▶ **TASK TO COMPLETE**
Reproduce the data below word for word, starting at the line that contains "What span lies" and ending at the line that contains "How far away", with both of those lines included.

▶ **SUPPLIED RECORDS**
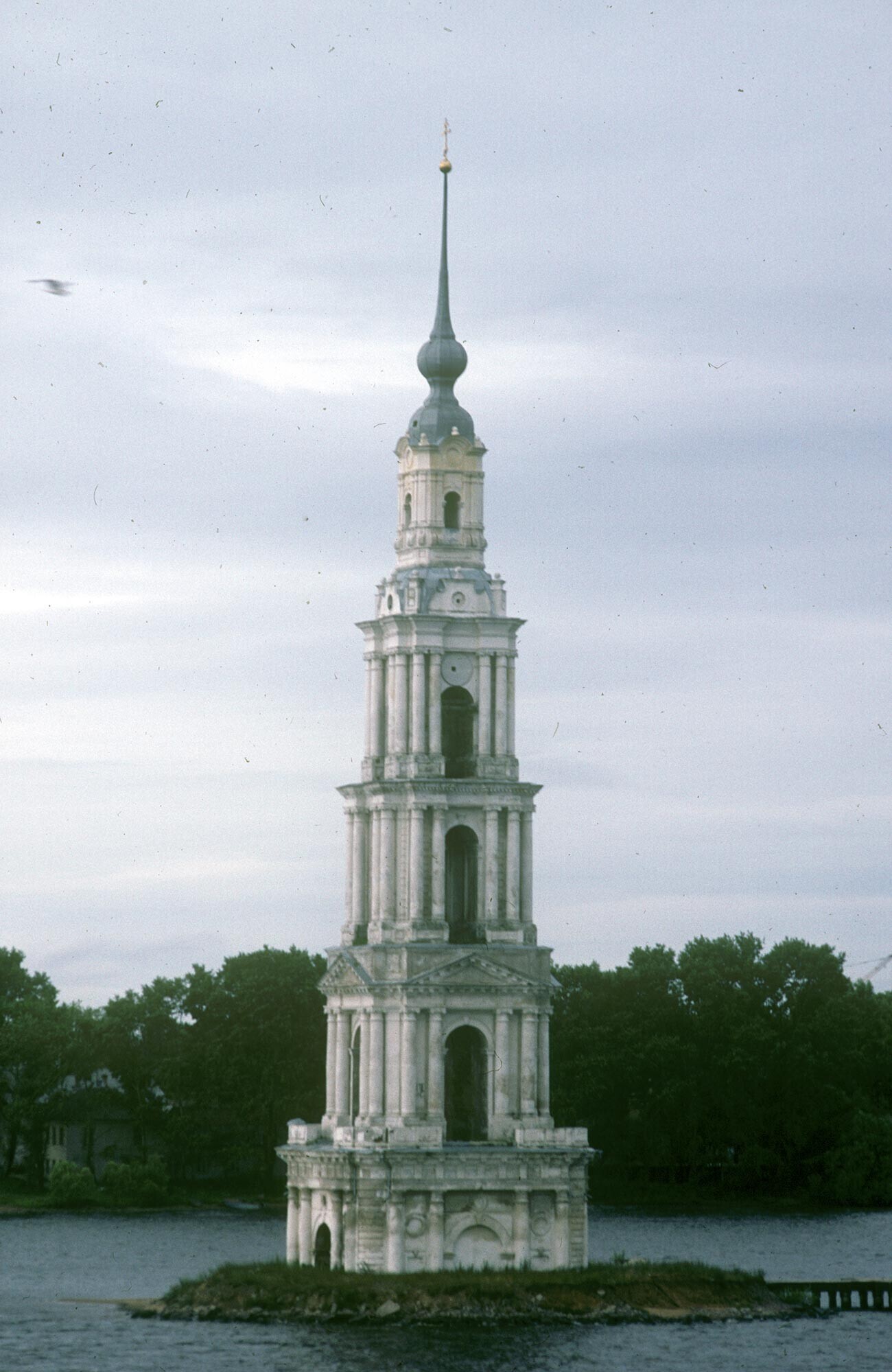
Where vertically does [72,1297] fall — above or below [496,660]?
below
==
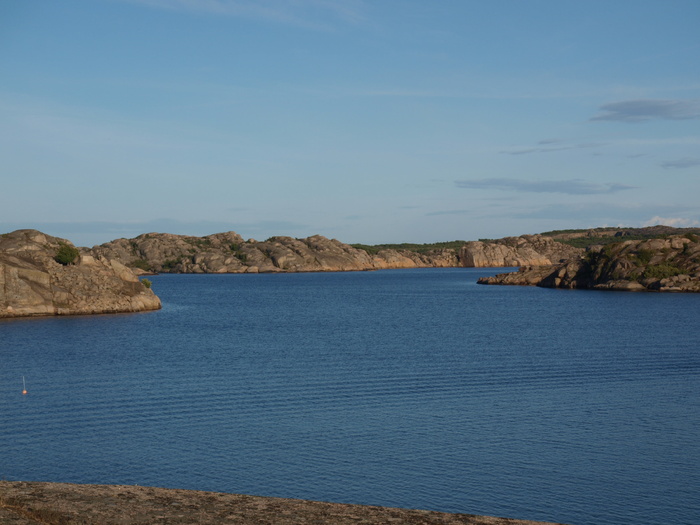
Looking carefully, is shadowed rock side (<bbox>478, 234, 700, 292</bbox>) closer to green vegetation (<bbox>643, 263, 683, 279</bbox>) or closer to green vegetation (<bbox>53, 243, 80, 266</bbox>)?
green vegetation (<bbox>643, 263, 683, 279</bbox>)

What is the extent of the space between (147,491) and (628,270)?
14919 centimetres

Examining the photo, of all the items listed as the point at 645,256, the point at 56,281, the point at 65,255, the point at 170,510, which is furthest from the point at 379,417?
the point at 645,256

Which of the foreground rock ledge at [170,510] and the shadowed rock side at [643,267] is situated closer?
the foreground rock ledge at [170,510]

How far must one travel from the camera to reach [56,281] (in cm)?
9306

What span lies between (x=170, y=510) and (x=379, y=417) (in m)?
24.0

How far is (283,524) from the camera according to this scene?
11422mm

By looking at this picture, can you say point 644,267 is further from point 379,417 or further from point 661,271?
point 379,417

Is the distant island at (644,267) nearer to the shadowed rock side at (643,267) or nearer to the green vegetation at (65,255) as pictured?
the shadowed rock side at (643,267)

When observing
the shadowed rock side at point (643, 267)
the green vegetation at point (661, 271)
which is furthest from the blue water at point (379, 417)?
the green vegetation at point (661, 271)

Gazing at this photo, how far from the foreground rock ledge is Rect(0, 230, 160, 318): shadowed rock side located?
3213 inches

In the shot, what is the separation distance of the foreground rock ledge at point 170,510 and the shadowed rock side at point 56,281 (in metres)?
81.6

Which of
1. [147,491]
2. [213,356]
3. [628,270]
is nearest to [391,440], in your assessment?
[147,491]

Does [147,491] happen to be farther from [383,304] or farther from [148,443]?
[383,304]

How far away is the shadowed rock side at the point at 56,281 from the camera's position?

▶ **ANSWER TO THE EXERCISE**
What span lies between (x=170, y=510) and (x=379, y=417) (in m)?
24.0

How far is (283,524) from the camera according to this scene?
11422mm

By looking at this picture, can you say point 644,267 is further from point 379,417 or further from point 661,271?
point 379,417

Is the distant island at (644,267) nearer to the shadowed rock side at (643,267) or nearer to the green vegetation at (65,255) as pictured?
the shadowed rock side at (643,267)

When observing
the shadowed rock side at point (643, 267)
the green vegetation at point (661, 271)
which is furthest from the blue water at point (379, 417)?
the green vegetation at point (661, 271)

Gazing at this photo, how far from the foreground rock ledge is Rect(0, 230, 160, 318): shadowed rock side located?
3213 inches

In the shot, what is the separation distance of the foreground rock ledge at point 170,510 and the shadowed rock side at point 56,281 (in metres)?
81.6

Which of
1. [147,491]
2. [213,356]
3. [628,270]
is nearest to [391,440], in your assessment?
[147,491]

Does [147,491] happen to be farther from [383,304] or farther from [148,443]?
[383,304]

How far away is the shadowed rock side at the point at 56,281 from the camera's position?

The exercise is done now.